Когда они ушли | страница 7



И больше становилось тех Людей и больше, ибо не давали Старшие их добычей назвать. Потом разрешили, только поздно. Забыв родство, на все Народы те Люди ополчились. Теперь говорят, что Тот Кто Создал их сотворил и сотворил лучшими. Только вот в облике каждого из Людей черты Народа его остались.

А те другие… Не было в них мудрости Старших. И вообще в них мудрости не было. Силой и Народы свои они превосходили, а жестокостью — Людей. Потому что лишь Люди для развлечения охотятся. И стали они изгоями для Народов и оборотнями для Людей. И завещали своим потомкам лишь ненависть. К Народам — потому что чужды они им. К Людям — потому что чужды они им.
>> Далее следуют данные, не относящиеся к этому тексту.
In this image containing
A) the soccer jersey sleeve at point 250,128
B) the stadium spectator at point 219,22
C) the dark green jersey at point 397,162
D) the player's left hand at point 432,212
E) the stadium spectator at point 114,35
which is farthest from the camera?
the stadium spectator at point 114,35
А сильнее всего к Старшим. Ибо создали они их. Подарив лишь силу, не наделив мудростью.

И Народы и Люди дарили их взаимности. Лишь Старшие — любовью, ибо не могли возненавидеть потомство свое. Детей своих.


— Дитя, — прозвучало под кронами древесных великанов, и клинки упали, утянув за собой перевитые жилами руки.
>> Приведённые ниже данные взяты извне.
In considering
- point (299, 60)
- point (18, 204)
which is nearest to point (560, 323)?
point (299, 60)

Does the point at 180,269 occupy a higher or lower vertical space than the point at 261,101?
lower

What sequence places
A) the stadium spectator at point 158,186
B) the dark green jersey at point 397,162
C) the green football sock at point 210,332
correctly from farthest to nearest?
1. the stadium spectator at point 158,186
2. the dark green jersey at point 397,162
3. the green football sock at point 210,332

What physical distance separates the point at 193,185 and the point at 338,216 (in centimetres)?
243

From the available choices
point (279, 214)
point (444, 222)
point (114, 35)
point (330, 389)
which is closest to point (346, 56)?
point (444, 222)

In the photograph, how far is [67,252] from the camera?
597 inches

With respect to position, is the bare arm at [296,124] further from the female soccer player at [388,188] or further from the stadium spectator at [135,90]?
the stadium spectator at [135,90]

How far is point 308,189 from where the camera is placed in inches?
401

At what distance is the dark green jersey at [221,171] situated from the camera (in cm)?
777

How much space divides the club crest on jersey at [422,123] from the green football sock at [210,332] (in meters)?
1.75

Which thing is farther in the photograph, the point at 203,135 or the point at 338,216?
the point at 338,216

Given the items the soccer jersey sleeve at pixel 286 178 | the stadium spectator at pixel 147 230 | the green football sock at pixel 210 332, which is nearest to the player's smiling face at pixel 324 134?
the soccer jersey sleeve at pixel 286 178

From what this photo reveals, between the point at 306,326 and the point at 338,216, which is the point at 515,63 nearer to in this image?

Эль Гато качнулся было вперед.

Жесткое лицо его стало вдруг детским, обиженным. Казалось, что он сейчас прильнет к широкой груди Старшего.
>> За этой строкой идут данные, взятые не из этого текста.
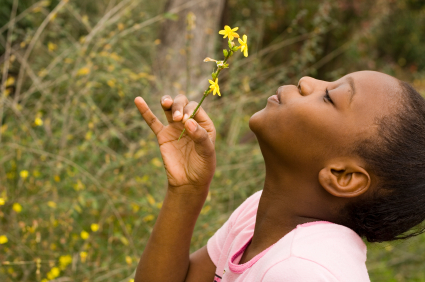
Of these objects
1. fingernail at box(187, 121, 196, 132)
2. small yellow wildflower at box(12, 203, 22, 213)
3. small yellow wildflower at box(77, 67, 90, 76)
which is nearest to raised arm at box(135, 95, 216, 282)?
fingernail at box(187, 121, 196, 132)

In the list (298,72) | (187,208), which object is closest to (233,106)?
(298,72)

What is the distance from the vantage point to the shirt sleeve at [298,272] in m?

— Не дай ввести себя во искушение, сын мой, — хлестнуло из-за деревьев.

Мгновение на лице Эль Гато была видна борьба чувств, но вот оно закаменело в привычной жесткой настороженности. И руки согнулись в локтях, поднимая клинки. Но видно было — тяжело рукам.


Из-за деревьев неторопливо вышел седовласый мужчина в коричневой рясе с большим серебряным кольцом на широкой груди. Высокий лоб мыслителя несколько не вязался с тугими скулами и крепким подбородком. Но жесткие губы, тяжелый взгляд больших голубых, как небо, глаз указывали на то, что человек этот привык повелевать. Вместо вервия ряса была подпоясана широким ремнем, который слегка перетягивал тяжелый меч. Руки привычно спрятаны в рукавах сутаны.

Подошел, остановился рядом с Эль Гато. Окинул тяжелым взглядом Гравольфа. Тот с улыбкой принял тяжесть взора.

— Мир тебе, Гравольф, — пророкотал неожиданно тяжелый бас.

— Не думал тебя здесь встретить, Доминик. Но не жди, что пожелаю тебе здравствия или дня доброго. Не знаю, как все повернется, но боюсь не долго тебе наслаждаться жизнью.

— Не смей угрожать мне, — рокотнуло в ответ, — нечисть.

— Оставь, — поморщился Старший. — Ведь здесь все свои.

— Да как ты смеешь?!

— Смею. Ибо жизнью ты мне обязан. А эти двое — потомки мои. О чем тебе, кстати, известно.

— Прекрати! Воины сии — Дети Единой Матери Нашей — Пресвятой Церкви. И ты не волен над ними.